* EXCERPT PROVIDED
++++++
Net interest revenue is the difference between interest generated on interest-earning assets and interest paid on funding sources. The majority of net interest revenue is derived from a portion of client cash balances awaiting investment and held on Schwab’s balance sheet as part of clients’ overall relationship with the Company. Interest-earning assets are primarily comprised of high-quality fixed income securities, margin loans, and bank loans.
The majority of asset management and administration fees are earned from proprietary money market mutual funds, proprietary and third-party mutual funds and exchange-traded funds (ETFs), and fee-based advisory solutions.
Trading revenue includes commissions earned for executing trades for clients in certain individual equities, options, futures, fixed income securities, and certain third-party mutual funds and ETFs; order flow revenue; and principal transaction revenue earned primarily from actions to support client trading in fixed income securities. Beginning in the fourth quarter of 2019, Schwab eliminated online trading commissions for U.S. and Canadian-listed stocks and ETFs, as well as the base charge on options.
Bank deposit account fees are primarily recognized pursuant to the Company’s IDA agreement, as well as sweep agreements with other third-party depository institutions. Under the IDA agreement, eligible brokerage client accounts are swept off-balance sheet to money market deposit accounts at the TD Depository Institutions. Schwab provides marketing, recordkeeping, and support services to the TD Depository Institutions with respect to the money market deposit accounts for which Schwab receives an aggregate monthly fee, determined by reference to certain yields, less a service fee on client cash deposits held at the TD Depository Institutions, FDIC deposit assessments, and interest on deposits paid to clients.
THE CHARLES SCHWAB CORPORATION
Products and Services
We offer a broad range of products through intuitive end-to-end solutions, including robust digital capabilities, to address our clients’ varying investment and financial needs. Examples of these product offerings include the following:
•Brokerage – an array of full-feature brokerage accounts with equity and fixed income trading, margin lending, options trading, futures and forex trading, and cash management capabilities including third-party certificates of deposit;
•Mutual funds – third-party mutual funds through the Mutual Fund Marketplace®, including non-transaction fee mutual funds through the Mutual Fund OneSource® service, which also includes proprietary mutual funds, plus mutual fund trading and clearing services to broker-dealers;
•Exchange-traded funds – an extensive offering of ETFs, including both proprietary and third-party ETFs;
•Advice solutions – managed portfolios of both proprietary and third-party mutual funds and ETFs, separately managed accounts, customized personal advice for tailored portfolios, specialized planning, and full-time portfolio management;
•Banking – checking and savings accounts, first lien residential real estate mortgage loans (First Mortgages), home equity lines of credit (HELOCs), and pledged asset lines (PALs); and
•Trust – trust custody services, personal trust reporting services, and administrative trustee services.
These investing services are made available through two business segments – Investor Services and Advisor Services. Schwab’s major sources of revenues are generated by both of the reportable segments, based on their respective levels of client assets and activity. Revenue is attributable to a reportable segment based on which segment has the primary responsibility for serving the client. The accounting policies of the reportable segments are the same as those described in Item 8 – Note 2.
++++++
* PROVIDED INFORMATION
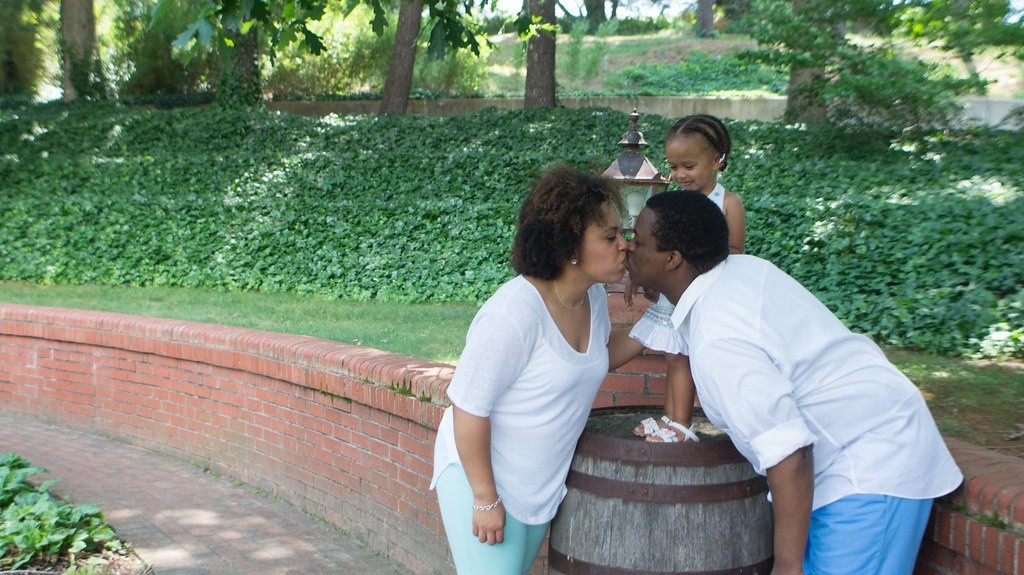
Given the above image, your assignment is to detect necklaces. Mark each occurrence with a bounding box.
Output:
[552,278,584,309]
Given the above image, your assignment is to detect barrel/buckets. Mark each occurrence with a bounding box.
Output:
[548,404,774,575]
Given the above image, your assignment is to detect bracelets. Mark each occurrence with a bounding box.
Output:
[471,495,502,512]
++++++
* DO THIS
Reproduce word for word the part of the Schwab revenue and products passage above from "Net interest revenue is the" to "fee-based advisory solutions.".

* FINAL RESULT
Net interest revenue is the difference between interest generated on interest-earning assets and interest paid on funding sources. The majority of net interest revenue is derived from a portion of client cash balances awaiting investment and held on Schwab’s balance sheet as part of clients’ overall relationship with the Company. Interest-earning assets are primarily comprised of high-quality fixed income securities, margin loans, and bank loans.
The majority of asset management and administration fees are earned from proprietary money market mutual funds, proprietary and third-party mutual funds and exchange-traded funds (ETFs), and fee-based advisory solutions.